As for the force, it has two parts. First the spring force, which is simply k(x+x_seat), where x_seat is the deflection of the spring from its free length, when the valve is closed (the force is already large when leaving the seat). But don't forget the force from accelerating the follower and whatever it's pushing (mTotal)! In an automotive application, that would be the masses of the follower, the valve, and 1/3 of the spring. So this part of F is m_Total (d2x/dt^2). And d2x/dt^2 is just equal to (d2x/dtheta^2)(dtheta/dt)^2.

You'll get the same answer, but this is easier to me. You could also throw in the friction force, if you determine it's significant.

 

[jack action]

I know this is an old thread, but there is not a real answer for the problem.

Being lazy, I took the following image from here:

Assume the vertical distance $R_2$-$N\sin\phi$ is $L$ and the vertical distance $R_1$-$R_2$ is $d$.

Then we know the following (from $\sum F_y , \sum F_x, \sum M_{@R_2}$):

$N\cos\phi = F + \mu(R_1 + R_2)$
$N\sin\phi = R_2 - R_1$
$dR_1 = LN\sin\phi$

Where $F= ky + m\ddot{y}$, i.e the spring force and inertia reaction of the follower components.

Which leads to:

$N = \frac{ky + m\ddot{y}}{\cos\phi - \mu\left(2\frac{L}{d} + 1\right)\sin\phi}$

The instantaneous torque $T$ will be:

$T = ( A + Bf_r)N$

Where:

$A$ is the perpendicular distance between the normal force $N$ and the center of rotation;
$f_r$ is the rolling resistance coefficient of the roller;
$B$ is the perpendicular distance between the rolling resistance $f_rN$ and the center of rotation.
(Too lazy to mathematically define $A$ & $B$ )

It is interesting to note that $N=\infty$ when $1 = \mu\left(2\frac{L}{d} + 1\right)\tan\phi$ which is why there is a rule of thumb that says that $\phi < 30°$ to avoid excessive side load on the sliding follower.

 

[Rx7man]

It would be wise to remember that at low RPM, the forces are regenerative, and especially on multi cylinder engines, the cam really doesn't need much torque to turn.. HOWEVER, as you increase speed, especially approaching valve float RPM, this no longer happens, and you have to factor in the force for accelerating the valve, not just the spring pressure.

A simplified way of solving this would be to find the work required to open the valve and divide it by the time or angle required to do it in.. this would give a fairly close approximation of the average torque needed.. you can add work needed for friction and acceleration as well

 

[vaidyanathan1102]

Another way to approach it is to calculate the work in moving the follower, first using torque, and then using force. The two must be equal. So at any point in the motion,

T dtheta = F dx

Then T = F dx/dtheta

The term dx/dtheta is the "velocity" of the follower, relative to the cam rotation angle, and is easy to get. (You can also get actual velocity from v = (dx/dtheta) (dtheta/dt) = dx/dt.)
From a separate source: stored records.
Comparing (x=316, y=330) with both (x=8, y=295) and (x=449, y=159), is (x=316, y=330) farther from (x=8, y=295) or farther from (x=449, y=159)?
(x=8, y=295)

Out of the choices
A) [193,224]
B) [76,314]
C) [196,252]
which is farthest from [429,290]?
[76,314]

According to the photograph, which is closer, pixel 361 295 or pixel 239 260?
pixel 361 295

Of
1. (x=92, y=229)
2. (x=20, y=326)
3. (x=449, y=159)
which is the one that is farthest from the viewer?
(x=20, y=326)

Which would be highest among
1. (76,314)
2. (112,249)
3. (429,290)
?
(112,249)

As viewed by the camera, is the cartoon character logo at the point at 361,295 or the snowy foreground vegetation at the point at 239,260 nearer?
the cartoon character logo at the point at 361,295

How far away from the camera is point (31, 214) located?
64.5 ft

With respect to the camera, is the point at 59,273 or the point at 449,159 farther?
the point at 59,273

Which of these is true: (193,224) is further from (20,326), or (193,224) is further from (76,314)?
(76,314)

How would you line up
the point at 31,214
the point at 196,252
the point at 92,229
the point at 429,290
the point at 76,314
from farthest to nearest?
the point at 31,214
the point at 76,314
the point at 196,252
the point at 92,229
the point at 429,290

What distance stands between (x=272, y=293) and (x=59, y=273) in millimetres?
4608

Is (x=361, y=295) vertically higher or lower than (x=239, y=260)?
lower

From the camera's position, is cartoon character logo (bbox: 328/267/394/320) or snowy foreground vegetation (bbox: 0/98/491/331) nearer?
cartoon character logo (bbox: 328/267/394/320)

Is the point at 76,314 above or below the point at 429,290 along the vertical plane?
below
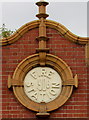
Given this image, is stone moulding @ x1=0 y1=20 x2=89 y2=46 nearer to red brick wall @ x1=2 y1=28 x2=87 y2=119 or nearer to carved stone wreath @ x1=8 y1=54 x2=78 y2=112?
red brick wall @ x1=2 y1=28 x2=87 y2=119

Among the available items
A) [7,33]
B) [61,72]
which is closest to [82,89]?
[61,72]

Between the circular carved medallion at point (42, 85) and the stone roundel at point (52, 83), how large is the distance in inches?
1.3

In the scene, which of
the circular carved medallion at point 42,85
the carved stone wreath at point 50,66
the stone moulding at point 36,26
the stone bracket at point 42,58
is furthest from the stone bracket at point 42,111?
the stone moulding at point 36,26

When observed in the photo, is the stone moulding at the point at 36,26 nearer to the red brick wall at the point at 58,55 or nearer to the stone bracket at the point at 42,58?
the red brick wall at the point at 58,55

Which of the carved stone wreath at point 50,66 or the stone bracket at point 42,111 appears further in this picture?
the carved stone wreath at point 50,66

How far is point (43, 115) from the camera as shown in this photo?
1689 cm

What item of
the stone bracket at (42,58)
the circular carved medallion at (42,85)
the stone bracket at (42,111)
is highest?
the stone bracket at (42,58)

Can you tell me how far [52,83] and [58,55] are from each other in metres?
0.99

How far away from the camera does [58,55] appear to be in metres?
17.7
As for the force, it has two parts. First the spring force, which is simply k(x+x_seat), where x_seat is the deflection of the spring from its free length, when the valve is closed (the force is already large when leaving the seat). But don't forget the force from accelerating the follower and whatever it's pushing (mTotal)! In an automotive application, that would be the masses of the follower, the valve, and 1/3 of the spring. So this part of F is m_Total (d2x/dt^2). And d2x/dt^2 is just equal to (d2x/dtheta^2)(dtheta/dt)^2.

You'll get the same answer, but this is easier to me. You could also throw in the friction force, if you determine it's significant.
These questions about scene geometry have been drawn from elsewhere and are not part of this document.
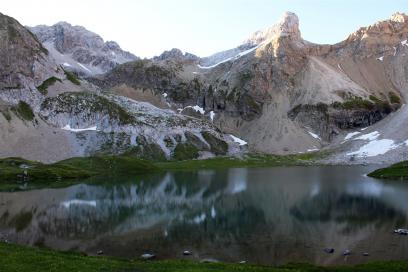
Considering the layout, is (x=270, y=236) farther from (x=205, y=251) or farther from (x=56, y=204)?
(x=56, y=204)

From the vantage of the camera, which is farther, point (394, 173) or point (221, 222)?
point (394, 173)

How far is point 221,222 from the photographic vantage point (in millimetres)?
72625

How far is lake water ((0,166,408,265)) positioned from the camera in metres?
53.1

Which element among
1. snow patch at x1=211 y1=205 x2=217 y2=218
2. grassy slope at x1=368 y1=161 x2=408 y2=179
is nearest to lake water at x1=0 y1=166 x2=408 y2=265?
snow patch at x1=211 y1=205 x2=217 y2=218

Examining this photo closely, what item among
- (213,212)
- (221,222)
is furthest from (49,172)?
(221,222)

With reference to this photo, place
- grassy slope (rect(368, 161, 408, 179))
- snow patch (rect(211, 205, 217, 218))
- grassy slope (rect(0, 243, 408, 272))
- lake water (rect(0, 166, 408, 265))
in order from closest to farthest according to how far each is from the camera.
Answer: grassy slope (rect(0, 243, 408, 272))
lake water (rect(0, 166, 408, 265))
snow patch (rect(211, 205, 217, 218))
grassy slope (rect(368, 161, 408, 179))

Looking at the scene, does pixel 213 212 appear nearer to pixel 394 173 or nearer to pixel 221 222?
pixel 221 222

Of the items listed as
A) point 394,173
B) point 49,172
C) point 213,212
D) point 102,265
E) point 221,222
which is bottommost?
point 221,222

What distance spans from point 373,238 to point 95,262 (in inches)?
1456

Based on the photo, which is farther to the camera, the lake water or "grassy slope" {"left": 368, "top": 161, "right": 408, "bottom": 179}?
"grassy slope" {"left": 368, "top": 161, "right": 408, "bottom": 179}

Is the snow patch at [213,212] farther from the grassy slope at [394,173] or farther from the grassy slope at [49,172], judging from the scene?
the grassy slope at [394,173]

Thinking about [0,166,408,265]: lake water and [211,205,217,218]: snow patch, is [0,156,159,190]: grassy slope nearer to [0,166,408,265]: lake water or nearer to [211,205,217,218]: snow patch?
[0,166,408,265]: lake water

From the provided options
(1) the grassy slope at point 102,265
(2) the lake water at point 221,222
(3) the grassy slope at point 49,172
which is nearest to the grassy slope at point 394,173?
(2) the lake water at point 221,222

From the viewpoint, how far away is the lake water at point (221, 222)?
174 feet
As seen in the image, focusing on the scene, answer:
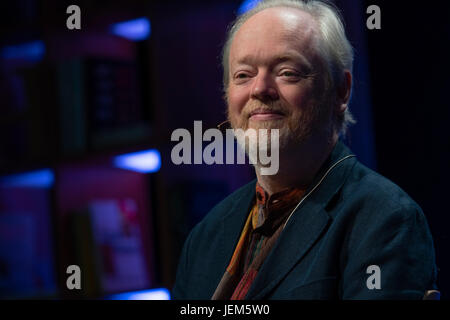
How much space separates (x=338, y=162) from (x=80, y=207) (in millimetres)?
1215

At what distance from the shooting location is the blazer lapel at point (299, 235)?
1.23 m

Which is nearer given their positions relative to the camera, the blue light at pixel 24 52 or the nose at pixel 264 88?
the nose at pixel 264 88

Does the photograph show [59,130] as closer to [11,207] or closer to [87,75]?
[87,75]

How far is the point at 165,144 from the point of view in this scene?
199cm

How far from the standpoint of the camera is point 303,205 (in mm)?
1315

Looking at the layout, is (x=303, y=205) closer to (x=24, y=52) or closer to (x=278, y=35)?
(x=278, y=35)

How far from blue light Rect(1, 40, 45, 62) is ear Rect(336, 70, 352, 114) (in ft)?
5.14

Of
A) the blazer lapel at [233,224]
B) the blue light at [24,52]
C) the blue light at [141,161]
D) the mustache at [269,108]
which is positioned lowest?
the blazer lapel at [233,224]

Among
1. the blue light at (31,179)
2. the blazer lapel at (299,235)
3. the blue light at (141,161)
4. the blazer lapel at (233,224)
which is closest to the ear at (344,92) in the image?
the blazer lapel at (299,235)

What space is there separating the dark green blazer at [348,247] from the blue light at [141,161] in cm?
70

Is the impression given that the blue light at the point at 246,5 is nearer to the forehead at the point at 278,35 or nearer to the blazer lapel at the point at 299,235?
the forehead at the point at 278,35

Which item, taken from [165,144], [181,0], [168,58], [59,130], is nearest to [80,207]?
[59,130]

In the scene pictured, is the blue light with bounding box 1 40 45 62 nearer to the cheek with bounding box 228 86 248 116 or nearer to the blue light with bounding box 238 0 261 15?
the blue light with bounding box 238 0 261 15

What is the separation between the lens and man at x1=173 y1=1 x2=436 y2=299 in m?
1.13
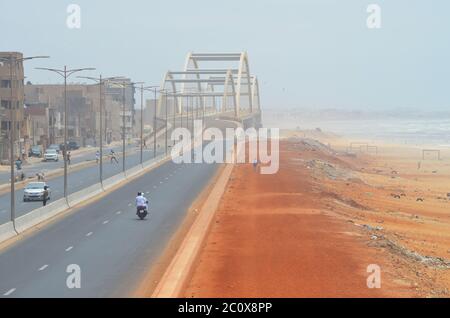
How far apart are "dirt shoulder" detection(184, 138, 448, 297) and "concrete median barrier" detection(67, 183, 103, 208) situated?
7813 millimetres

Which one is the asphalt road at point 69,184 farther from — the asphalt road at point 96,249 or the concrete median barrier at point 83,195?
the asphalt road at point 96,249

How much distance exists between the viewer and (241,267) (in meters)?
28.1

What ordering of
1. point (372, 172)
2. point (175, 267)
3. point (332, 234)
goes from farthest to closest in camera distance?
point (372, 172)
point (332, 234)
point (175, 267)

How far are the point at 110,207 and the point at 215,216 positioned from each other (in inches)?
300

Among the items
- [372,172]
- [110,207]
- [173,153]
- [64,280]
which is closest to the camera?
[64,280]

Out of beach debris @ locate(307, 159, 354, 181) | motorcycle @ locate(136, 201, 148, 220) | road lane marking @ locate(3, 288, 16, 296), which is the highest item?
motorcycle @ locate(136, 201, 148, 220)

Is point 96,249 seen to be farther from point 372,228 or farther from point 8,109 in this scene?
point 8,109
But the unit we get here for torque is Nm/s which is the unit for power right ? so its not the torque that we will get by solving the above formula right ?

 

[OldYat47]

In practical terms there are a number of things affecting the loading on an individual cam lobe.
- Spring pressure at any given point in the cycle
- The effect of horizontal offset between the roller (as pictured) center and the camshaft center of rotation
- Inertia of the tappet and anything it is moving (varies, of course, as the tappet lifts)
The above can be calculated
- Friction in the tappet and any other mechanical devices (like valves, for example) (this friction will vary with side loading)
And as mentioned above, you get some of the work back on the "downside" of the tappet stroke. Gotta remember that.